Labor disputes that violate labor laws, such as employment discrimination against female employees, dismissal after pregnancy, and transfer after returning from maternity leave, have been reported from time to time, and many companies have paid the price. However, some people may not know that in addition to striving for equal job opportunities and wages, in order to ensure that the salary income of female employees during maternity leave is not reduced, the state also has an important maternity security system - the maternity allowance system.
According to the law, employers are obliged to pay maternity allowance for their employees.
Integrity should be remembered.
Sound. There are loopholes in the management of the unit, and you want to take advantage of the loopholes to get compensation, is this idea advisable?
Case. After joining an auto repair company, the person in charge of human resources of the company informed Chen to sign a labor contract, but Chen was unwilling to sign it. At the same time, the company filed Chen's labor relationship with the social security and labor and employment management departments, and handled social insurance for Chen. After that, Chen resigned for personal reasons, and the unit handled the resignation procedures for him. Unexpectedly, Chen took the company to court again, demanding that the company compensate him twice the salary for not signing the labor contract. In court, the company adduced evidence to prove that as early as a year ago, Chen had also sued the former owner for claiming double wages for not signing a labor contract, which was supported by arbitration.
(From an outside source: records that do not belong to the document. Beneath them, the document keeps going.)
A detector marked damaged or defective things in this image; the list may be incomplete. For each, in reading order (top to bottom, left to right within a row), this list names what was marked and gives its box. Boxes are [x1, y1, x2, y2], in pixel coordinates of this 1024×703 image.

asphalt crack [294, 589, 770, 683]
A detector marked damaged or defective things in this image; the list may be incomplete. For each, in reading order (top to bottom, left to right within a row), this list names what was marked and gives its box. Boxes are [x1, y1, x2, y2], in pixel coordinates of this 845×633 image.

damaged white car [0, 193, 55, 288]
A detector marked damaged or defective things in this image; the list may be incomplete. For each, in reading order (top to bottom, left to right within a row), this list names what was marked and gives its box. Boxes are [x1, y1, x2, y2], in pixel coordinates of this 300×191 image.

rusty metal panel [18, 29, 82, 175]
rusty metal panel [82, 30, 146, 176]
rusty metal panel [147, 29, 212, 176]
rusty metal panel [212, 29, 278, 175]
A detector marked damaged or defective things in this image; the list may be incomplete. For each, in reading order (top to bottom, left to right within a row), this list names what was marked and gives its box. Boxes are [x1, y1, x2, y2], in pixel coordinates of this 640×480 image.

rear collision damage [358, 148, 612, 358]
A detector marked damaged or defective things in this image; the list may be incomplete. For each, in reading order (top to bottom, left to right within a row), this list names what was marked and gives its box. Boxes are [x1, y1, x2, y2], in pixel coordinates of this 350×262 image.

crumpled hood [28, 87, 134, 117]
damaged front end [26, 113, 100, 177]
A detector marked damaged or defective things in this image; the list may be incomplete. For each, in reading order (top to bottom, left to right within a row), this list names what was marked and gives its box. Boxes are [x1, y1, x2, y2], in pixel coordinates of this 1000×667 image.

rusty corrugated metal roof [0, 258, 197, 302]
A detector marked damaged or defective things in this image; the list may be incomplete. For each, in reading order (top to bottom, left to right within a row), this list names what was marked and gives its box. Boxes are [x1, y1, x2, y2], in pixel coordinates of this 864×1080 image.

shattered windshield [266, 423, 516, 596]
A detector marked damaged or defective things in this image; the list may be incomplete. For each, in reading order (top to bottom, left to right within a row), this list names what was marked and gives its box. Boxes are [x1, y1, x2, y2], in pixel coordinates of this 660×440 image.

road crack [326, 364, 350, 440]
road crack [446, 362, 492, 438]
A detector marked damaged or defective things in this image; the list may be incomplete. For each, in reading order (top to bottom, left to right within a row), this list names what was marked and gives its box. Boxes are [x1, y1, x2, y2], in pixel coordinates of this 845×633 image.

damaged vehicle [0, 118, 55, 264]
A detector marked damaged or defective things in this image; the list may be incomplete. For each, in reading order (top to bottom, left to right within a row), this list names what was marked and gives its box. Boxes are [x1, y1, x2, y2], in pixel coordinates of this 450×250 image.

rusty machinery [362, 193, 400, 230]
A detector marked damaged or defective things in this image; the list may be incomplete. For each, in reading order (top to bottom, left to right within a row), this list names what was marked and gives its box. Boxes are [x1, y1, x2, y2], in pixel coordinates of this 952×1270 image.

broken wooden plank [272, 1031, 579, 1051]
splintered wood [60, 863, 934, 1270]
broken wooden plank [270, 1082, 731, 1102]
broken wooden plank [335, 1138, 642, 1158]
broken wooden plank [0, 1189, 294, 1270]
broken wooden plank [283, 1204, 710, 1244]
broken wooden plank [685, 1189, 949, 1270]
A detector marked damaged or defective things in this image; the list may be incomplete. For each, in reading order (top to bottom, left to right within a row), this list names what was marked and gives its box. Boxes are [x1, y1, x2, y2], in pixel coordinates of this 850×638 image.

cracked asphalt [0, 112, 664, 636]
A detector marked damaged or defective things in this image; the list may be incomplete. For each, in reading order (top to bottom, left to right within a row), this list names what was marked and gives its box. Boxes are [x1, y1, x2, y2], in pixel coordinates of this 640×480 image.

The court held that if the employer has paid social insurance for the employee in the employee recruitment roster filed with the administrative organ, and has paid social insurance for the employee, it should be determined that the employer has not maliciously harmed the legitimate rights and interests of the employee. Under such circumstances, if the employee deliberately does not sign a written labor contract and claims double wages on the grounds that he has not concluded a written labor contract, it is a violation of the principle of good faith to seek additional benefits, and the people's court will not support it.
Observe. How important is a person's integrity in the workplace?This is not only a legal norm, but also a test of one's morality.
Abiding by professional ethics and being honest and trustworthy is not only the moral obligation of workers, but also the legal obligation of workers, and an important part of building an honest society. In the signing of the labor contract, the employee shall honestly fulfill the obligation to truthfully inform when the labor contract is signed or changedIn the performance of labor contracts, faithfully perform labor duties and strictly abide by labor discipline;On the basis of not violating the law and social justice, loyalty to the unit can obtain long-term and stable jobs in the fierce social employment competition.
However, in judicial practice, some individual workers have defied the law: falsifying academic qualifications, taking sick leave, leaving after obtaining a household registration, and failing to perform non-compete obligations, ......This kind of behavior of only caring about immediate interests and ignoring long-term consequences is still the one who suffers.